Auf die Trommel haut auch Günther Kirchner, dazu noch auf Pauke und Becken, Tomtom und Teller, Snares und Hi-Hat. Der 60-jährige Norderstedter hat das Schlagzeug für sich entdeckt. „Das Schlagzeug hat mich schon als Jugendlicher fasziniert, und in den 60er-Jahren war ich voll drin im Beat und Pop“, sagt der Psychologe und Vater dreier Kinder. Das Schlagzeug „macht ein schönes Gefühl“. Zudem sei er sicher, dass das Spielen eines Instruments der Demenz vorbeuge. „Wer Schlagzeug spielt, muss Kopf, Arme und Füße koordinieren, außerdem werden Gefühle und Denken in die gleiche Richtung geführt“, sagt Günther Kirchner. Seit er Schlagzeug spielt, fühle er sich jünger und viel motivierter.

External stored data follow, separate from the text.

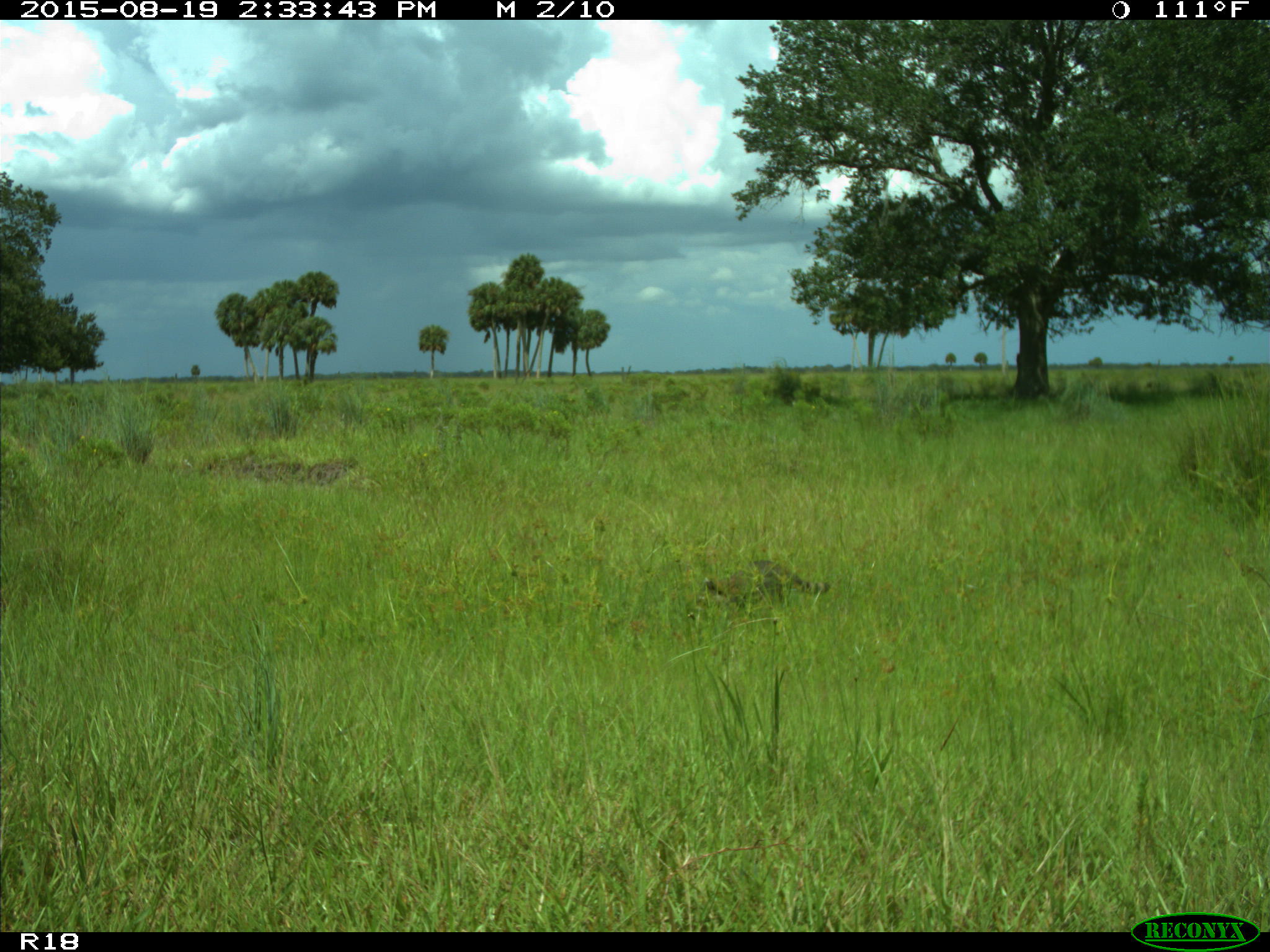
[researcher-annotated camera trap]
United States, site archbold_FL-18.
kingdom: Animalia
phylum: Chordata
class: Mammalia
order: Carnivora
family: Procyonidae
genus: Procyon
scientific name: Procyon lotor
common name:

Der Lehrer sagte: „Sie haben Hände wie Schraubstöcke“
Schwerer als Schlagzeug und Trommel ist das Spielen auf der Geige. Solo-Geiger, Geigenlehrer und Dirigent Gabriel Voicu weiß, wovon er spricht. Und seine Schüler der älteren Semester erst recht. „Ich hatte vor fünf Jahren die Wahnsinns-Idee, dass ich Geige spielen will“, sagt Thomas Weidemann. Da war er 53 Jahre alt. Irgendwann hat er im Abendblatt von Geigenlehrer Voicu gelesen und dachte: Das ist mein Mann. Der allerdings attestierte seinem Schüler erst einmal, dass er „Hände wie Schraubstöcke“ habe. Dabei geht Thomas Weidemann als Goldschmied durchaus mit einer filigranen Materie um. „Schon kleinste Fortschritte machen mich glücklich, und ich vergesse den Alltag völlig, wenn ich Geige übe“, sagt Weidemann. Das Geigespielen würde „die Festplatte reinigen“ und halte geistig wie emotional fit.
„Geige tut gut, obwohl sie manchmal auch hässlich zu einem ist“, sagt Walter Schindler. Der 57-jährige Unternehmer aus Henstedt-Ulzburg hatte sich schon als Student eine Geige gekauft, aber das Geld für den Unterricht fehlte. Seit 2013 lernt er bei Gabriel Voicu. „Mein Beruf und das Geigespielen sind zwei Welten, der Beruf ist die Pflicht, die Geige die Kür, sie zeigt einem zudem, wie man gerade gelaunt ist, und gibt mir ein großes Freiheitsgefühl, besser als jede Psychotherapie“, sagt Walter Schindler.
Seit neun Jahren spielt Sibylle Zechel wieder Geige. Die ersten Bogenstriche machte sie als Kind, doch rasch waren andere Interessen stärker. „Seit ich Geige spiele, höre ich neu, ich sehe die Noten und kann gar nicht anders, ich muss spielen, am liebsten Stücke von Johann Sebastian Bach“, sagt die Apothekerin.
Das Geigespielen würde ihr helfen, über den Horizont des Berufs hinauszublicken, sich neue Welten zu eröffnen. „Man bekommt auch mehr Respekt vor der Leistung anderer und wird bescheidener, wenn man ein Musikinstrument spielen lernt“, sagt Sibylle Zechel.